Baas et al ^{Reference Baas, Wittkampf, van Weert, Lucassen, Huyser and van den Hoogen1} report some very valuable findings based on a screening implementation study in Dutch general practice. In particular, they document that converting detections into treatment success is difficult in clinical practice and that many individuals with depression are unable or unwilling to accept help. However, I must disagree with their interpretation that it is necessary to screen 118 (17 of 2005) ‘high-risk’ people to treat one new case.

Let me illustrate this with an analogy of a drug trial for drug X. Let's say that I conduct a trial of drug X in primary care among 2005 individuals. Of 2005 approached, 780 consent to take X and of these, 226 have an initial response. The main question I would be asked is how many of the 780 actually had depression? I don't have this figure but I can say that of the 226 responders, 173 were given a Structured Clinical Interview for DSM–IV Axis I disorders (SCID) and of these 71 have depression. Further, unknown to me, 36 of the 71 were already receiving treatment (even though the protocol asked general practitioners to exclude those people with depression already known to them) and ultimately only 17 accepted treatment. Can I conclude from my trial of X that it is not a successful drug because only 17 were newly treated? No. I have demonstrated the difficulty of conducting a pragmatic trial in primary care, but I don't really know the success of X and I don't have any comparative placebo (treatment-as-usual) arm. What does this mean for the interpretation of the paper from Baas et al? From the authors' data the most critical step for useful interpretation of screening yield is revealed from those who have (a) the screen and (b) the criterion reference (gold standard, i.e. SCID). Thus I suggest that:

1. (a) the number of detected cases per screen (who had a criterion diagnosis) = 71/173 (41%);

2. (b) the number of newly treated cases per screen (who had a criterion diagnosis) = 35/173 (20%);

3. (c) the number of helped cases per screen (who had a criterion diagnosis) = 17/173 (10%).
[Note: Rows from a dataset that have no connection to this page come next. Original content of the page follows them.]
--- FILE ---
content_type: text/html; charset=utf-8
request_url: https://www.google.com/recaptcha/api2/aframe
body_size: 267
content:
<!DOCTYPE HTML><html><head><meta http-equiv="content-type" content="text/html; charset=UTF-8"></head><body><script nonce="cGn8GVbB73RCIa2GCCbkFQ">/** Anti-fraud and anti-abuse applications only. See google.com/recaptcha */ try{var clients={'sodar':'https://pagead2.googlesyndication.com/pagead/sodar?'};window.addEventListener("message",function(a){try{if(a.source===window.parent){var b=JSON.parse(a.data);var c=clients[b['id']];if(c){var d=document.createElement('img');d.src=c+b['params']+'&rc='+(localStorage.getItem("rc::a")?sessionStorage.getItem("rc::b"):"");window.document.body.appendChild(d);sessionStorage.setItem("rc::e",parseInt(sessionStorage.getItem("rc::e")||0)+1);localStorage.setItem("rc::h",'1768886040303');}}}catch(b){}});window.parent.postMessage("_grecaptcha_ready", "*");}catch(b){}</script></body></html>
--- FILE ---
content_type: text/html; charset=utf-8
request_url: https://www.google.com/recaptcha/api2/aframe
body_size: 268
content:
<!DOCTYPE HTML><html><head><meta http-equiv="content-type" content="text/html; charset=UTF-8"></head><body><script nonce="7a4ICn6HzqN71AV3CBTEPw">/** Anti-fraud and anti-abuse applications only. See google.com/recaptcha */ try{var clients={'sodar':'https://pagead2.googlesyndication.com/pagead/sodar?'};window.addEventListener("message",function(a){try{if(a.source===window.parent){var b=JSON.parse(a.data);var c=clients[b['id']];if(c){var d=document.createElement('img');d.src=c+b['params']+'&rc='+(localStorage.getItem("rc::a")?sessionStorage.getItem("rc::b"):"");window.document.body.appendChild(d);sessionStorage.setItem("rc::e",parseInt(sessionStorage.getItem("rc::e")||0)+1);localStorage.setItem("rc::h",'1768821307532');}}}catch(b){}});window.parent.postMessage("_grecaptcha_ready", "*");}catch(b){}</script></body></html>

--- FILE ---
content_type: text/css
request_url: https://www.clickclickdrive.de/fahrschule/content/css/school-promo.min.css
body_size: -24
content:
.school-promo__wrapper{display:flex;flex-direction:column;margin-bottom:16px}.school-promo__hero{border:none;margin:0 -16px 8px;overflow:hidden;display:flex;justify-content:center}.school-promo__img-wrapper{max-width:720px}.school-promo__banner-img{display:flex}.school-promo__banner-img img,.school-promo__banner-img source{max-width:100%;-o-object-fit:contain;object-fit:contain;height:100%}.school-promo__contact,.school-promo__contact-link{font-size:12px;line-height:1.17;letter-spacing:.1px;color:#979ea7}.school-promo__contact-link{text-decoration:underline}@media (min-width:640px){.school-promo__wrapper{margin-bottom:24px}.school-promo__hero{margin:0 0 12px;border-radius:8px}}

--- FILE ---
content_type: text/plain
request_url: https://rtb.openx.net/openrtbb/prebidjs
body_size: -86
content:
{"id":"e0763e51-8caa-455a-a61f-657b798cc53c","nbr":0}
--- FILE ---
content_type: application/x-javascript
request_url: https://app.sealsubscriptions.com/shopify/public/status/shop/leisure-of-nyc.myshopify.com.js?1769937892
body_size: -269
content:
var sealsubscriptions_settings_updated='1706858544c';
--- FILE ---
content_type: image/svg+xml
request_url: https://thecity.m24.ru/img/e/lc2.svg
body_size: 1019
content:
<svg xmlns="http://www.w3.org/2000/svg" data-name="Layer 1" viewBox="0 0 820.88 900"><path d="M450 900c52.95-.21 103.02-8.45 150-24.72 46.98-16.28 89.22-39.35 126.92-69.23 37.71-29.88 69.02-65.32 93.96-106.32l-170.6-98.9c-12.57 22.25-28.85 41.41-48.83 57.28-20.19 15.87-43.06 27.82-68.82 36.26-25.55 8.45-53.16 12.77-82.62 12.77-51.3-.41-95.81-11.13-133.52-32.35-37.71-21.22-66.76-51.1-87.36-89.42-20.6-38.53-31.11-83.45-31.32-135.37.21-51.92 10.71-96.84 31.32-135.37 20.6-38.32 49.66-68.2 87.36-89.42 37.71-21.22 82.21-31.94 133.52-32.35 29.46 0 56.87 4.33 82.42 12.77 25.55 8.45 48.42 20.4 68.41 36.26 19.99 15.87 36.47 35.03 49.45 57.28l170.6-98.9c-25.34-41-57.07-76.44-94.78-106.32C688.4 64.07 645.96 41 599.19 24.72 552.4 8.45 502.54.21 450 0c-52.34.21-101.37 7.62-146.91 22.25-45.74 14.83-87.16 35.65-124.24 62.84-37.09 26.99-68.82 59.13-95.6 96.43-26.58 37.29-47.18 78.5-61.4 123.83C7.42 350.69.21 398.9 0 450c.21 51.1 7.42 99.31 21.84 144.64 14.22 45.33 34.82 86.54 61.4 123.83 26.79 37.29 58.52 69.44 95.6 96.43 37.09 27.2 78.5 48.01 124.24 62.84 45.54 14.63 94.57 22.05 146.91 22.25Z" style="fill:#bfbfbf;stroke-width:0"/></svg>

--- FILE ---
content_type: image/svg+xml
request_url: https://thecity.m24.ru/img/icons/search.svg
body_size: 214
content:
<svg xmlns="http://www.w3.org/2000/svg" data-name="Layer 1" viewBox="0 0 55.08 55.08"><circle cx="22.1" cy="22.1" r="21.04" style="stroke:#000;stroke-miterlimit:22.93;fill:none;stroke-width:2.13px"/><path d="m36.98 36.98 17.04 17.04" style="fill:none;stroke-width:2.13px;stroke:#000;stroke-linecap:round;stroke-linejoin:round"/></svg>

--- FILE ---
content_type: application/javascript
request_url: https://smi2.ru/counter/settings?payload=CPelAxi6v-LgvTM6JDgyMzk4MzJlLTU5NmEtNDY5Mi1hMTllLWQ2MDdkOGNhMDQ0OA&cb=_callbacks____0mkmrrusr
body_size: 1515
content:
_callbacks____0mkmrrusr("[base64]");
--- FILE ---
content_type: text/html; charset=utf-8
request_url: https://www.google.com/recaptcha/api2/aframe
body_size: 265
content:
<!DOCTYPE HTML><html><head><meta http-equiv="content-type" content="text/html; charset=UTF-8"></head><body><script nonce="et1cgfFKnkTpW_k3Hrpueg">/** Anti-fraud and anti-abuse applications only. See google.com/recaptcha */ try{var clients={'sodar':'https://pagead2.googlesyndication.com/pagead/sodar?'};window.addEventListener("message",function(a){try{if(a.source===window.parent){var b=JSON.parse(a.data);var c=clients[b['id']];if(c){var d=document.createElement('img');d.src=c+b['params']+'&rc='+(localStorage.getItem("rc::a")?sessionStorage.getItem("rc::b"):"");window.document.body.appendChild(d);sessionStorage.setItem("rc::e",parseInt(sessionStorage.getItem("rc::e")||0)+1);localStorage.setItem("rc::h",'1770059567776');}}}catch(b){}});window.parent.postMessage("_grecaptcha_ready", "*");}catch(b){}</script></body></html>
There may be many more people with depression (with high or low Patient Health Questionnaire (PHQ) scores) who were unidentified because a SCID was not applied to the 780 and the screen depends wholly on the PHQ–9 on a single application. At a typical (medium-risk) prevalence rate of 20% there would be around 156 cases of depression in the group of 780, but in a high-risk group where the prevalence may be 35% this would mean around 273 true cases. Just relying on a single application of the PHQ–9 on its own (either by algorithm or recommended cut-off) is probably insufficient. Assuming (like the authors) that the sensitivity of the PHQ–9 is a generous 0.88, ^{Reference Kroenke, Spitzer and Williams2} then there might be 33 missed cases in a high-risk sample. However, a meta-analysis from Wittkampf et al ^{Reference Wittkampf, Naeije, Schene, Huyser and van Weert3} found a pooled sensitivity of 0.77 and Gilbody et al ^{Reference Gilbody, Richards, Brealey and Hewitt4} found 0.81 (both in primary care), which would translate into 52–63 missed cases. Of course there is offset by the issue of false positives which should also be examined in a screening implementation study. However, this remains a speculation without the SCID data from the parent 780 sample which is not reported (but perhaps available to the authors?).

In summary, I suggest this is a genuinely useful paper about the hazards of screening implementation but it is not really about screening success, for which a screening randomised controlled trial or pre–post screen design is needed. A simple guide to interpretation of screening studies can be downloaded from www.psycho-oncology.info/education.htm.